Tyra’s 80-year old mother still attends every UofL basketball game and he said she cheers like her late husband Charlie Tyra is still playing for the Cardinals. His father averaged more 20 points and 20 rebounds per game during his junior and senior seasons, leading Louisville to a National Invitation Tournament championship in his junior year.

Vince has blazed his own trail, has been enormously successful in business, serving as Chief Executive Officer for five companies, most recently as operating partner in Southfield Capital and as an advisor to ISCO Industries where he served as president. He was also president of retail and active wear at Fruit of the Loom.

Interim President Greg Postel listens intently during Tyra’s remarks.

When a new board was appointed for the University of Louisville Foundation last year, Tyra was named chairman of the ULF’s finance committee, establishing new guidelines to control spending and to restore credibility with major university donors.

After leaving a ULF board meeting last week, Tyra walked down to the baseball field where he met with UofL Coach Dan McDonnell. “We stood on the field and just talked. I know he’s a leader among our coaches. We’ve got a great group of coaches, many of them have been here more than 10 years. I’m going to enjoy working with all of them.”

It was obvious during his introductory press conference that Vince Tyra is an individual who has considered himself a part of the University of Louisville family. He was convincing when he said very much appreciates what Tom Jurich has done for the school.

One got the feeling that while he would devote a great deal of energy to the job and probably be enormously successful, Vince Tyra would have no problem stepping aside if Tom Jurich were allowed to return and continue his life’s work. They share a common interest, first and foremost, in seeing UofL thrive and prosper again.

Couple of bolstering days for Louisville athletics

Two bolstering days in a row for University of Louisville fans. Treasure them, hope for a few more.

Anyone think it was a coincidence that there was a construction crane emblazoned with name PADGETT in all caps in front of the towering stadium expansion in the north end zone? Or that there was not one video replays during a 60-minute football game?

A crowd of 47,826 against Murray State is solid turnout on a good day for UofL fans.

A day after David Padgett becomes the basketball coach, the football team was taking care of business with a 55-10 thrashing of Murray State at Cardinal Stadium on Saturday. The basketball team getting a standing ovation, the football team getting almost everybody on the roster into the game.

UofL fans needing to get together, reaffirming their loyalty, enjoying some tailgating, supporting each other after a tumultuous week that some would say shook the foundations of the athletic department. The feelers were out but there no signs of any doubting Thomases, no one losing faith or disrespecting the University this day. Not here, not ever.

Louisville has been through almost as many ups as downs over several decades in football and basketball. Cardinal fans are a hardy lot, enduring the slings and arrows of the media, especially the local newspaper, but growing, expanding and winning in spite of the obstacles. They rarely waver when it comes to their UofL teams.

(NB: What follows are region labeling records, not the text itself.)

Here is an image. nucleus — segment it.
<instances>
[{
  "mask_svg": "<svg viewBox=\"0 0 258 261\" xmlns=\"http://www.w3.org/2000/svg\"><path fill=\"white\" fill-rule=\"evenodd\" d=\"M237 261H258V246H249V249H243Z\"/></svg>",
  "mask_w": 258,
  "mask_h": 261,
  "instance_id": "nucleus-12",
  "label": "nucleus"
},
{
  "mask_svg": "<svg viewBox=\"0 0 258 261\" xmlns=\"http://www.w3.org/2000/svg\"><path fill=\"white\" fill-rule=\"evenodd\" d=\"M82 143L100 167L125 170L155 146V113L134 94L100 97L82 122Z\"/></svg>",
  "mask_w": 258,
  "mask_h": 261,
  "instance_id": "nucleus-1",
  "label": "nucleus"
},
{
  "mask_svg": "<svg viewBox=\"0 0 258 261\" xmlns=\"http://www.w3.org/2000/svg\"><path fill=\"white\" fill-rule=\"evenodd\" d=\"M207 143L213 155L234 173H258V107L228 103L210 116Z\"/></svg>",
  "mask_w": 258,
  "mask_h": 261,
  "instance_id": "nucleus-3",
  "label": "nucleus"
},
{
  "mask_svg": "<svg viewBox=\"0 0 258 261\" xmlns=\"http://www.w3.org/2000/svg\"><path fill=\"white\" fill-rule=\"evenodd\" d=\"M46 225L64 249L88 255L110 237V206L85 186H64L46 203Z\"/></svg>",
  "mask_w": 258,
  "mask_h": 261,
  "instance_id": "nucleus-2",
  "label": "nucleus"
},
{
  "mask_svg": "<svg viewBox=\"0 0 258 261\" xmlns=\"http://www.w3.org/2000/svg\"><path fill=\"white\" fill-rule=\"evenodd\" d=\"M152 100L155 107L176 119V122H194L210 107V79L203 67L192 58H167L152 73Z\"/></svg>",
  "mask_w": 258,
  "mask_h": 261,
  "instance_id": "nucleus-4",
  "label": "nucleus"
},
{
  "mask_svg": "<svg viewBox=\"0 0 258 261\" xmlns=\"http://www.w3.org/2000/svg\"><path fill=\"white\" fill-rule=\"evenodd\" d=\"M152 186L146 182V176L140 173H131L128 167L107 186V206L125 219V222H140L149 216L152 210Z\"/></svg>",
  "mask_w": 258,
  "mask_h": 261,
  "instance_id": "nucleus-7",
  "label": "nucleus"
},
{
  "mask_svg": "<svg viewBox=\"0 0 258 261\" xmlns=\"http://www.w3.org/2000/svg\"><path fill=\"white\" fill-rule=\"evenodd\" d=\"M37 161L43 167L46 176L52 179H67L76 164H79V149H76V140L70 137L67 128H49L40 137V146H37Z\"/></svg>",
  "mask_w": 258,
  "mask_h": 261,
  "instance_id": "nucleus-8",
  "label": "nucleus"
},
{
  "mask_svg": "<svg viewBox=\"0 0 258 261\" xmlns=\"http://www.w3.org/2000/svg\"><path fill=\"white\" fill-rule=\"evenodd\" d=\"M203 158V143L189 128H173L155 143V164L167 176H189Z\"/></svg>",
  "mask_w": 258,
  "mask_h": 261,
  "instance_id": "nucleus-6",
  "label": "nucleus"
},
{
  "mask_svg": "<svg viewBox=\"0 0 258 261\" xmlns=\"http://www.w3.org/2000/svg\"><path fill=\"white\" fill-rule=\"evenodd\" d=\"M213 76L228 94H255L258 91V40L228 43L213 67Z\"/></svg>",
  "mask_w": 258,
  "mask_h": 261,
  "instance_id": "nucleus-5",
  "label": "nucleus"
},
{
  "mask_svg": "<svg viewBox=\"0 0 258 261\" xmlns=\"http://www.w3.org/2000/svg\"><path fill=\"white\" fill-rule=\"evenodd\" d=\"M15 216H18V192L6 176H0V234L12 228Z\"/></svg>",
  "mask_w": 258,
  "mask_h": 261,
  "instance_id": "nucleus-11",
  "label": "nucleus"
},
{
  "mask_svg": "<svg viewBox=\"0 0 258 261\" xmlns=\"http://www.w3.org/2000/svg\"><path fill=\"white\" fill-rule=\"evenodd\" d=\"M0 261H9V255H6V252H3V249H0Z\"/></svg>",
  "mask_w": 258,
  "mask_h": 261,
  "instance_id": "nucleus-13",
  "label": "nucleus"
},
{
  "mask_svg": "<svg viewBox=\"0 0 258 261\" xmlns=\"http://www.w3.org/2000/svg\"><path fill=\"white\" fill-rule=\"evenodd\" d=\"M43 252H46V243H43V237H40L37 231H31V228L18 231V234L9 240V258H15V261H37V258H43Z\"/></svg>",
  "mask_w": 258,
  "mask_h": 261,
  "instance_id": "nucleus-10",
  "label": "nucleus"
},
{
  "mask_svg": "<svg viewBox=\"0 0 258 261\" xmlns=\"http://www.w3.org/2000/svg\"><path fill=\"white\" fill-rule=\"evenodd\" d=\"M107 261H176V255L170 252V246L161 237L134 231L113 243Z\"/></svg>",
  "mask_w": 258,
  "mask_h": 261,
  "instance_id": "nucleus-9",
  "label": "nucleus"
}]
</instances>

A crowd of 47,826 turning out for a predictable trouncing of a lower level opponent on a perfect autumn day, temperatures in the upper sixties in the shade, seventies in the sun.

Fans rewarded with another impressive performance from Lamar Jackson, their Heisman Trophy winning quarterback, rushing for 100 yards and a touchdown while passing for 249 yards and three other touchdowns. That’s in one half, mind you.

Backup quarterback Jawon Pass playing the entire second half, passing for one touchdown and scoring another himself. Hope for the future.

Trevon Young and Stacy Thomas on defense turning in five and four tackles, respectively, that side of the UofL line holding Murray State to only 61 yards passing and 19 yards rushing. That’s with plenty of young second and third stringers playing during the second half, gaining experience, building depth for the tough haul ahead.

Needed a couple of days like that, thanks.